= WHAT YOU WILL DO =
Go through the records below and report each line with "Tanzania" in it.

= INFORMATION SUPPLIED =
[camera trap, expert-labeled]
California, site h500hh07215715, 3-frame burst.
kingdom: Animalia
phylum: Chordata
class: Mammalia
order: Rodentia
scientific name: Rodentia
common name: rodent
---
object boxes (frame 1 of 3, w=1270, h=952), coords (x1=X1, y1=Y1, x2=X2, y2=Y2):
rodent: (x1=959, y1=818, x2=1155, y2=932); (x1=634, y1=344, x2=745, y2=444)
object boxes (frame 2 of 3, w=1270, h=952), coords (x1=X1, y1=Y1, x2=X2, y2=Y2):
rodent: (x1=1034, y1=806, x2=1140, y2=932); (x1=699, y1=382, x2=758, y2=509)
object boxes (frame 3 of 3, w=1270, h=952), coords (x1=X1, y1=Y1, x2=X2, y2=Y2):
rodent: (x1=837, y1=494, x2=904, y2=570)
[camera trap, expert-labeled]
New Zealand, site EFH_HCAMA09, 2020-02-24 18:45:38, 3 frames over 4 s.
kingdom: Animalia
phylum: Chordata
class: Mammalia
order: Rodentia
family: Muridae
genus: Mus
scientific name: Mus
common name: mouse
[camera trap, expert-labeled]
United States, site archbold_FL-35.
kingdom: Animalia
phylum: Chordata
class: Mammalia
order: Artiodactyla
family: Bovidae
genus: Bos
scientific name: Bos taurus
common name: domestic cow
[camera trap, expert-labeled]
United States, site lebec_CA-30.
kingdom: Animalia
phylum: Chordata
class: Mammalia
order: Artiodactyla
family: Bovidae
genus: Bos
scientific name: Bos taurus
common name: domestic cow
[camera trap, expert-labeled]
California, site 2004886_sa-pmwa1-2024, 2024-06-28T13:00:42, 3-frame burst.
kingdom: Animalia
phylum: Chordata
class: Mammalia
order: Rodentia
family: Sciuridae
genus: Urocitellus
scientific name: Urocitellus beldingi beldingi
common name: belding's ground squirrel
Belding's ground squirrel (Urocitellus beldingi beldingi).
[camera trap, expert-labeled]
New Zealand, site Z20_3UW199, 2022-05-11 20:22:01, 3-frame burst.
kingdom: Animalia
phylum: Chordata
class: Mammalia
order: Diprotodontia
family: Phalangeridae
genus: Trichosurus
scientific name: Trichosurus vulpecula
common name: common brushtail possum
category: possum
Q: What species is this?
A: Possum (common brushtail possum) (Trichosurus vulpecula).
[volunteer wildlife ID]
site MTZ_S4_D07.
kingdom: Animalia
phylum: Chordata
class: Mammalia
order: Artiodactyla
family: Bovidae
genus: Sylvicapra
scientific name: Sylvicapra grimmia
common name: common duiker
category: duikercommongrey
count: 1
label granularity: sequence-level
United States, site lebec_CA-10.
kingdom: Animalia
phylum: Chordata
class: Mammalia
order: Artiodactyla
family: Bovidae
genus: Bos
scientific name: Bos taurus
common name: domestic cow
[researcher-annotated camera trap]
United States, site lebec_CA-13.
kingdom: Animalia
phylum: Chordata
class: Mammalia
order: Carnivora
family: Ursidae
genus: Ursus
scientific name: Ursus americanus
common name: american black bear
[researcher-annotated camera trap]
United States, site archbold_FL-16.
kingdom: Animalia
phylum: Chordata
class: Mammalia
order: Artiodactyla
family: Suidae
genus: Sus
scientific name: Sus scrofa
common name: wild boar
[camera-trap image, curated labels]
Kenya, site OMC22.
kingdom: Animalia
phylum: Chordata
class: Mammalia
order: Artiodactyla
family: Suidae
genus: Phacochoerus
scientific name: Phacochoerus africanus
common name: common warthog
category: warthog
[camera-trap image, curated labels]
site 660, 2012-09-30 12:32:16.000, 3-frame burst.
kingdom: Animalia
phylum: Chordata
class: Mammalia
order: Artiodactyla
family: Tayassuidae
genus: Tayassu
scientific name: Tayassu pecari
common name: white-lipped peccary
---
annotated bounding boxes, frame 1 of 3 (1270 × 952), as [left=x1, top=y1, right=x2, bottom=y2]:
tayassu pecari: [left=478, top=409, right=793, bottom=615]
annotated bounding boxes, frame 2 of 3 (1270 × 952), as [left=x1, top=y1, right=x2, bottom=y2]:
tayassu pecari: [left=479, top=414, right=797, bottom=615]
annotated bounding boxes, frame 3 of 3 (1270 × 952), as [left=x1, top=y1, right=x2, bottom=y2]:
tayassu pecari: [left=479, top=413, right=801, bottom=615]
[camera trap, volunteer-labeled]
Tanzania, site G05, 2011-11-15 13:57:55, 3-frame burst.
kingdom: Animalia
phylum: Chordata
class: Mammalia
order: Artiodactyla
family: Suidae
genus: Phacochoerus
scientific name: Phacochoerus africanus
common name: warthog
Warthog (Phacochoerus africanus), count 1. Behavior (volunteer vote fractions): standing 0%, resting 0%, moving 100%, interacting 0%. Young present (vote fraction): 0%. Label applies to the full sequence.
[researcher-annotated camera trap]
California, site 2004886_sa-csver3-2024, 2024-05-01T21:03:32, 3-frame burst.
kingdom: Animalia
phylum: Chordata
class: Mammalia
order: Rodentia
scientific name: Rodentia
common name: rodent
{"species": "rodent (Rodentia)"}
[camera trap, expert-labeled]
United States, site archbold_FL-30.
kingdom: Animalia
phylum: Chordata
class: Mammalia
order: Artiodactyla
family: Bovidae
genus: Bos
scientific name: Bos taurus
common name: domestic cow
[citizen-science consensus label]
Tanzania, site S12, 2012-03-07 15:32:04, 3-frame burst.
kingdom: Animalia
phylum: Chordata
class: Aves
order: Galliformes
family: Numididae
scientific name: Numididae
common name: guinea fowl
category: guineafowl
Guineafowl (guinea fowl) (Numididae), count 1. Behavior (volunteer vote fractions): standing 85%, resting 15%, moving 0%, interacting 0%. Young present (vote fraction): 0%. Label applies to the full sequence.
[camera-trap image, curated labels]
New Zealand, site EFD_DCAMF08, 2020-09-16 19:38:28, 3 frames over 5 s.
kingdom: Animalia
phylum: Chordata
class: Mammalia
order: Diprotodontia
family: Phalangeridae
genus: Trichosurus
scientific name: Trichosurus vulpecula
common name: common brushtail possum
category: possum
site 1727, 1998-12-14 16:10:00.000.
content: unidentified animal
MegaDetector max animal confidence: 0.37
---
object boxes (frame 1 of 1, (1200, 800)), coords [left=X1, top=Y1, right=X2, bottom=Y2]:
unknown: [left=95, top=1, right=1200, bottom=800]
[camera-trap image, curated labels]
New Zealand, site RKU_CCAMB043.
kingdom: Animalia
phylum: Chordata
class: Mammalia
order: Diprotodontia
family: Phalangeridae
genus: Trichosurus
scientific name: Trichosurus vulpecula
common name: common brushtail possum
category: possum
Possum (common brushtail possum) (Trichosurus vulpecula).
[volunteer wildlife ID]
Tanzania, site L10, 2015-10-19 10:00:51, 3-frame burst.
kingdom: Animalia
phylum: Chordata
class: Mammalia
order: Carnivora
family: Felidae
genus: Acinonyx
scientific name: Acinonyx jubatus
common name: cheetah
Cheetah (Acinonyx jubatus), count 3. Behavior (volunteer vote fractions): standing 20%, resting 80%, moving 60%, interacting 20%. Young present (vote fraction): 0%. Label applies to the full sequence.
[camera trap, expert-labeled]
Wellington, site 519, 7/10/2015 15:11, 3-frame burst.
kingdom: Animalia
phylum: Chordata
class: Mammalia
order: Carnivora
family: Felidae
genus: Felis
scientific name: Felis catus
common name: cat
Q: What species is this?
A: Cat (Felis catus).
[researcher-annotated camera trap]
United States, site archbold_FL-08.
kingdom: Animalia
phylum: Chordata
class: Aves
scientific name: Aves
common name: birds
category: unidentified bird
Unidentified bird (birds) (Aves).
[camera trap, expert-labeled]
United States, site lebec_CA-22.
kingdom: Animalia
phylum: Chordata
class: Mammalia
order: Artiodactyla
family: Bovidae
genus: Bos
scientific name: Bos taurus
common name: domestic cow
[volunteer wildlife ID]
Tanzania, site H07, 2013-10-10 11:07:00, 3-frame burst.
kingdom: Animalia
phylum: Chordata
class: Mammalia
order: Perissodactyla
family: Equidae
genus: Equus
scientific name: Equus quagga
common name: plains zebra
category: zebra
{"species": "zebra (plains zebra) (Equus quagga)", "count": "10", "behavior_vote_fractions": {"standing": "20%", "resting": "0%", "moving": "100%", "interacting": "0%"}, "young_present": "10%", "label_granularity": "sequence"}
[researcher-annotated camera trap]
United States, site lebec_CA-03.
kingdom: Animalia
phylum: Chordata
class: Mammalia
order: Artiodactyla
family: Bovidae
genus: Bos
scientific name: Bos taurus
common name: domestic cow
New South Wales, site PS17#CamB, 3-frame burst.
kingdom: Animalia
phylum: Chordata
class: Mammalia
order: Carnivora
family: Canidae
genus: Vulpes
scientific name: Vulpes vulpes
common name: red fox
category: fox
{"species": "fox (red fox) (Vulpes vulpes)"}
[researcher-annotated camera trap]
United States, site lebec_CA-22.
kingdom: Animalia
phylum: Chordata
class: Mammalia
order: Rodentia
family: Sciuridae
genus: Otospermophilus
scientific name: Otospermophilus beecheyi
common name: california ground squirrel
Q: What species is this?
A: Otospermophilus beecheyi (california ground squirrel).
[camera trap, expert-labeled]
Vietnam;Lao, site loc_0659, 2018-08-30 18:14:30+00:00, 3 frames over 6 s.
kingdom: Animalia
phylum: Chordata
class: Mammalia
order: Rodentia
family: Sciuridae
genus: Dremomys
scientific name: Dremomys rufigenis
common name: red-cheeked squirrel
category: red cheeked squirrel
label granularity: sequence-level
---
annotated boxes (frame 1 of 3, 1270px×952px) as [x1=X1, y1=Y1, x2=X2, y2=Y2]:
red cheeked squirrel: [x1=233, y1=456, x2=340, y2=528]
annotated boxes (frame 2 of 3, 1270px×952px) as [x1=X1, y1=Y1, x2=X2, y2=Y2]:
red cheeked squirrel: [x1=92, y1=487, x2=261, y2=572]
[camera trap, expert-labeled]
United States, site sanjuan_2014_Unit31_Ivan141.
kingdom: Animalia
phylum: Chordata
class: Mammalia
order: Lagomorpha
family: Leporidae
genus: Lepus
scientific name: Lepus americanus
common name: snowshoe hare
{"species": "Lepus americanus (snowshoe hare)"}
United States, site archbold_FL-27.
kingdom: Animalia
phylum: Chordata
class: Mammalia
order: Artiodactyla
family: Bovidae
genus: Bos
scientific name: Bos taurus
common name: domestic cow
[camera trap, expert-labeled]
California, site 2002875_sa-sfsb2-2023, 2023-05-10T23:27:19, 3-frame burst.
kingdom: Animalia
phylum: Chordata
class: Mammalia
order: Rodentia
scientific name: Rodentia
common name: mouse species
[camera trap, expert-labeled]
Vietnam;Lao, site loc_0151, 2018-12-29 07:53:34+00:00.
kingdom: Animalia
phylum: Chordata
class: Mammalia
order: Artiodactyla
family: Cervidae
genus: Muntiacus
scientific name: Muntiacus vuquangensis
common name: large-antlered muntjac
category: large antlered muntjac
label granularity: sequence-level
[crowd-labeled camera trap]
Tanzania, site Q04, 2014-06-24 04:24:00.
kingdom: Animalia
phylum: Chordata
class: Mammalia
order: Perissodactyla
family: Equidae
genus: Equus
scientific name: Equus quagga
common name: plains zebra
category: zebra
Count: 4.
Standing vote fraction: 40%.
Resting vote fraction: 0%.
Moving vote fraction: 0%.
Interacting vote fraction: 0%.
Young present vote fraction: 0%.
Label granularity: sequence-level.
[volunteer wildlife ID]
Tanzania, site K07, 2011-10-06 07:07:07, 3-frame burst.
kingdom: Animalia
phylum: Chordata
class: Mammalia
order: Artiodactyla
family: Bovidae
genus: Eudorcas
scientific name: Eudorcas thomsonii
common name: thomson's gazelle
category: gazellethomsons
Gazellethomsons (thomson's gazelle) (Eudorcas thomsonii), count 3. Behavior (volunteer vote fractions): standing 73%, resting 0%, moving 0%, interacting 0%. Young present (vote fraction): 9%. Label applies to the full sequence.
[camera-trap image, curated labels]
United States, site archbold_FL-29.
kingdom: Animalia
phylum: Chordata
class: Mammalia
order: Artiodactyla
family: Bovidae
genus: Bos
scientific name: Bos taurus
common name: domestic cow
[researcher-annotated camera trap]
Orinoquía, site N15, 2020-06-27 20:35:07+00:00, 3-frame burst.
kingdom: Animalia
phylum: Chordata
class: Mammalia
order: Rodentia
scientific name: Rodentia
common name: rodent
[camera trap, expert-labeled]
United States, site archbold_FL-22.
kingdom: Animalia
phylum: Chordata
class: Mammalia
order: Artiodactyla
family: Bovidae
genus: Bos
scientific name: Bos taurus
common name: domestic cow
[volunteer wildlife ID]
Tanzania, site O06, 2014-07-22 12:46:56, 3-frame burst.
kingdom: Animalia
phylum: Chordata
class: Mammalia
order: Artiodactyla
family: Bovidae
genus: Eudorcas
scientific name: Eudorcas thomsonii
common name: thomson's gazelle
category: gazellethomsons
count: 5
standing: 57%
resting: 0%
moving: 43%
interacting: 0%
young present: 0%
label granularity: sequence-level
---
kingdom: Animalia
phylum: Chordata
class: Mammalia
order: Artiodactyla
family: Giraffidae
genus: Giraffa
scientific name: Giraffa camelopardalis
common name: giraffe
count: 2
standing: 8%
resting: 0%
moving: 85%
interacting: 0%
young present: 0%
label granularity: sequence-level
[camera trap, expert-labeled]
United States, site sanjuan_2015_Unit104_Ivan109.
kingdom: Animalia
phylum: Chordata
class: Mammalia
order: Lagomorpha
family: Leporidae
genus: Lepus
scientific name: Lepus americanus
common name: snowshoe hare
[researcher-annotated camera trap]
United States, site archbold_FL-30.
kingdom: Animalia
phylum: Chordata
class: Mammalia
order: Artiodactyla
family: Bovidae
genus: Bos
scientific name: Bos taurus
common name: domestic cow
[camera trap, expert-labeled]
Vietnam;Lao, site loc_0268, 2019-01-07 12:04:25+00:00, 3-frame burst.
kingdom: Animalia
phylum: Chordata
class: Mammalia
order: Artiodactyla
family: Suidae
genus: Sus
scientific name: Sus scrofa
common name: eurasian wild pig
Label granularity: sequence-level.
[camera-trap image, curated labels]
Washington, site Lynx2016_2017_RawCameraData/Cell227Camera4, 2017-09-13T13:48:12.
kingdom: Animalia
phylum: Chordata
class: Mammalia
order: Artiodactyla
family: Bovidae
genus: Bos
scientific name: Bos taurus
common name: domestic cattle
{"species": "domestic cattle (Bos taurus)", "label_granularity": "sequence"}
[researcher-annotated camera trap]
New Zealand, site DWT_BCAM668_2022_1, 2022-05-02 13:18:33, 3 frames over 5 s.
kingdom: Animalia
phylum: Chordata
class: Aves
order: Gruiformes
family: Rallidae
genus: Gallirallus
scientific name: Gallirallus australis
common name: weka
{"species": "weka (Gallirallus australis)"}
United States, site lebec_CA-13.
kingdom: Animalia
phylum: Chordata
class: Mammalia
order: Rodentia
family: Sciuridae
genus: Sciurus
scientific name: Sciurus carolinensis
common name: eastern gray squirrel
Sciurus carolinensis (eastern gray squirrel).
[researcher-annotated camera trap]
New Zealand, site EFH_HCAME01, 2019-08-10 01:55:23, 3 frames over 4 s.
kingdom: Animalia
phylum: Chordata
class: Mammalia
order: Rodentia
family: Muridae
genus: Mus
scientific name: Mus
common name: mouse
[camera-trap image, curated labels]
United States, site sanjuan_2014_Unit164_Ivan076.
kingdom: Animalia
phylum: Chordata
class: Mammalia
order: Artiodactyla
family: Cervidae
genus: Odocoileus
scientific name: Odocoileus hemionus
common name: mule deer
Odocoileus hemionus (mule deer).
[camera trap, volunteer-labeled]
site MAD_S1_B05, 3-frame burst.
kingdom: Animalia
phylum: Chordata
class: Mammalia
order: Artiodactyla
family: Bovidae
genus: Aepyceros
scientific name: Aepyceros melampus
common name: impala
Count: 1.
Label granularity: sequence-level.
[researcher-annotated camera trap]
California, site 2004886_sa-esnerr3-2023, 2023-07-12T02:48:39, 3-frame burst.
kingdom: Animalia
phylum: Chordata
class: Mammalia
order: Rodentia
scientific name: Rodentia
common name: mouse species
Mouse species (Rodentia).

= OUTPUT OF THE TASK =
Tanzania, site G05, 2011-11-15 13:57:55, 3-frame burst.
Tanzania, site S12, 2012-03-07 15:32:04, 3-frame burst.
Tanzania, site L10, 2015-10-19 10:00:51, 3-frame burst.
Tanzania, site H07, 2013-10-10 11:07:00, 3-frame burst.
Tanzania, site Q04, 2014-06-24 04:24:00.
Tanzania, site K07, 2011-10-06 07:07:07, 3-frame burst.
Tanzania, site O06, 2014-07-22 12:46:56, 3-frame burst.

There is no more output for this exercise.